[Selection]
┄┄┄┄┄┄
We present StratioDeep, an integration layer between the Spark distributed computing framework and Cassandra, a NoSQL distributed database.
Cassandra brings together the distributed system technologies from Dynamo and the data model from Google’s BigTable. Like Dynamo, Cassandra is eventually consistent and based on a P2P model without a single point of failure. Like BigTable, Cassandra provides a ColumnFamily-based data model richer than typical key/value systems. For these reasons, C* is one of the most popular NoSQL databases, but one of its handicaps is that it’s necessary to model the schema on the executed queries. This is because C* is oriented to search by key.
Integrating C* and Spark gives us a system that combines the best of both worlds.
Existing integrations between the two systems are not satisfactory: they basically provide an HDFS abstraction layer over C*. We believe this solution is not efficient because introduces an important overhead between the two systems.
┄┄┄┄┄┄
[Given information]
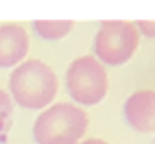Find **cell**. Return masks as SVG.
Instances as JSON below:
<instances>
[{
    "instance_id": "1",
    "label": "cell",
    "mask_w": 155,
    "mask_h": 144,
    "mask_svg": "<svg viewBox=\"0 0 155 144\" xmlns=\"http://www.w3.org/2000/svg\"><path fill=\"white\" fill-rule=\"evenodd\" d=\"M11 100L24 109H44L55 100L59 81L55 70L39 59L22 61L9 77Z\"/></svg>"
},
{
    "instance_id": "2",
    "label": "cell",
    "mask_w": 155,
    "mask_h": 144,
    "mask_svg": "<svg viewBox=\"0 0 155 144\" xmlns=\"http://www.w3.org/2000/svg\"><path fill=\"white\" fill-rule=\"evenodd\" d=\"M90 116L83 107L72 103H55L37 116L33 125V138L37 144H46L57 138H68L79 142L85 136Z\"/></svg>"
},
{
    "instance_id": "3",
    "label": "cell",
    "mask_w": 155,
    "mask_h": 144,
    "mask_svg": "<svg viewBox=\"0 0 155 144\" xmlns=\"http://www.w3.org/2000/svg\"><path fill=\"white\" fill-rule=\"evenodd\" d=\"M66 87H68V94L72 96V100H77L79 105H85V107L98 105L107 96V90H109L107 70L92 55L77 57L68 66Z\"/></svg>"
},
{
    "instance_id": "4",
    "label": "cell",
    "mask_w": 155,
    "mask_h": 144,
    "mask_svg": "<svg viewBox=\"0 0 155 144\" xmlns=\"http://www.w3.org/2000/svg\"><path fill=\"white\" fill-rule=\"evenodd\" d=\"M140 33L133 22L107 20L94 35V55L103 66H122L136 55Z\"/></svg>"
},
{
    "instance_id": "5",
    "label": "cell",
    "mask_w": 155,
    "mask_h": 144,
    "mask_svg": "<svg viewBox=\"0 0 155 144\" xmlns=\"http://www.w3.org/2000/svg\"><path fill=\"white\" fill-rule=\"evenodd\" d=\"M125 120L140 133L155 131V90H138L125 100Z\"/></svg>"
},
{
    "instance_id": "6",
    "label": "cell",
    "mask_w": 155,
    "mask_h": 144,
    "mask_svg": "<svg viewBox=\"0 0 155 144\" xmlns=\"http://www.w3.org/2000/svg\"><path fill=\"white\" fill-rule=\"evenodd\" d=\"M28 55V35L20 24H0V68H13Z\"/></svg>"
},
{
    "instance_id": "7",
    "label": "cell",
    "mask_w": 155,
    "mask_h": 144,
    "mask_svg": "<svg viewBox=\"0 0 155 144\" xmlns=\"http://www.w3.org/2000/svg\"><path fill=\"white\" fill-rule=\"evenodd\" d=\"M35 33L42 39H64L72 28H74V22L72 20H35L33 22Z\"/></svg>"
},
{
    "instance_id": "8",
    "label": "cell",
    "mask_w": 155,
    "mask_h": 144,
    "mask_svg": "<svg viewBox=\"0 0 155 144\" xmlns=\"http://www.w3.org/2000/svg\"><path fill=\"white\" fill-rule=\"evenodd\" d=\"M13 122V100L5 90H0V142H5Z\"/></svg>"
},
{
    "instance_id": "9",
    "label": "cell",
    "mask_w": 155,
    "mask_h": 144,
    "mask_svg": "<svg viewBox=\"0 0 155 144\" xmlns=\"http://www.w3.org/2000/svg\"><path fill=\"white\" fill-rule=\"evenodd\" d=\"M136 28H138L140 35L155 39V22L153 20H140V22H136Z\"/></svg>"
},
{
    "instance_id": "10",
    "label": "cell",
    "mask_w": 155,
    "mask_h": 144,
    "mask_svg": "<svg viewBox=\"0 0 155 144\" xmlns=\"http://www.w3.org/2000/svg\"><path fill=\"white\" fill-rule=\"evenodd\" d=\"M46 144H81V142H74V140H68V138H57V140H50Z\"/></svg>"
},
{
    "instance_id": "11",
    "label": "cell",
    "mask_w": 155,
    "mask_h": 144,
    "mask_svg": "<svg viewBox=\"0 0 155 144\" xmlns=\"http://www.w3.org/2000/svg\"><path fill=\"white\" fill-rule=\"evenodd\" d=\"M81 144H109V142H105V140H101V138H90V140H85V142H81Z\"/></svg>"
}]
</instances>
┄┄┄┄┄┄
[Written tasks]
A. Revise the StratioDeep text from the words "Cassandra brings together" through "of both worlds.", putting "key-value" in place of "key/value".
B. Pull out every line of the rows that contains the string "rule". Case counts.

[Response list]
A.
Cassandra brings together the distributed system technologies from Dynamo and the data model from Google’s BigTable. Like Dynamo, Cassandra is eventually consistent and based on a P2P model without a single point of failure. Like BigTable, Cassandra provides a ColumnFamily-based data model richer than typical key-value systems. For these reasons, C* is one of the most popular NoSQL databases, but one of its handicaps is that it’s necessary to model the schema on the executed queries. This is because C* is oriented to search by key.
Integrating C* and Spark gives us a system that combines the best of both worlds.

B.
    "mask_svg": "<svg viewBox=\"0 0 155 144\" xmlns=\"http://www.w3.org/2000/svg\"><path fill=\"white\" fill-rule=\"evenodd\" d=\"M11 100L24 109H44L55 100L59 81L55 70L39 59L22 61L9 77Z\"/></svg>"
    "mask_svg": "<svg viewBox=\"0 0 155 144\" xmlns=\"http://www.w3.org/2000/svg\"><path fill=\"white\" fill-rule=\"evenodd\" d=\"M90 116L83 107L72 103H55L37 116L33 125V138L37 144H46L57 138H68L79 142L85 136Z\"/></svg>"
    "mask_svg": "<svg viewBox=\"0 0 155 144\" xmlns=\"http://www.w3.org/2000/svg\"><path fill=\"white\" fill-rule=\"evenodd\" d=\"M66 87H68V94L72 96V100H77L79 105H85V107L98 105L107 96V90H109L107 70L92 55L77 57L68 66Z\"/></svg>"
    "mask_svg": "<svg viewBox=\"0 0 155 144\" xmlns=\"http://www.w3.org/2000/svg\"><path fill=\"white\" fill-rule=\"evenodd\" d=\"M140 33L133 22L107 20L94 35V55L103 66H122L136 55Z\"/></svg>"
    "mask_svg": "<svg viewBox=\"0 0 155 144\" xmlns=\"http://www.w3.org/2000/svg\"><path fill=\"white\" fill-rule=\"evenodd\" d=\"M125 120L140 133L155 131V90H138L125 100Z\"/></svg>"
    "mask_svg": "<svg viewBox=\"0 0 155 144\" xmlns=\"http://www.w3.org/2000/svg\"><path fill=\"white\" fill-rule=\"evenodd\" d=\"M28 55V35L20 24H0V68H13Z\"/></svg>"
    "mask_svg": "<svg viewBox=\"0 0 155 144\" xmlns=\"http://www.w3.org/2000/svg\"><path fill=\"white\" fill-rule=\"evenodd\" d=\"M35 33L42 39H64L72 28H74V22L72 20H35L33 22Z\"/></svg>"
    "mask_svg": "<svg viewBox=\"0 0 155 144\" xmlns=\"http://www.w3.org/2000/svg\"><path fill=\"white\" fill-rule=\"evenodd\" d=\"M13 122V100L5 90H0V142H5Z\"/></svg>"
    "mask_svg": "<svg viewBox=\"0 0 155 144\" xmlns=\"http://www.w3.org/2000/svg\"><path fill=\"white\" fill-rule=\"evenodd\" d=\"M136 28H138L140 35L155 39V22L153 20H140V22H136Z\"/></svg>"
    "mask_svg": "<svg viewBox=\"0 0 155 144\" xmlns=\"http://www.w3.org/2000/svg\"><path fill=\"white\" fill-rule=\"evenodd\" d=\"M46 144H81V142H74V140H68V138H57V140H50Z\"/></svg>"
    "mask_svg": "<svg viewBox=\"0 0 155 144\" xmlns=\"http://www.w3.org/2000/svg\"><path fill=\"white\" fill-rule=\"evenodd\" d=\"M81 144H109V142H105V140H101V138H90V140H85V142H81Z\"/></svg>"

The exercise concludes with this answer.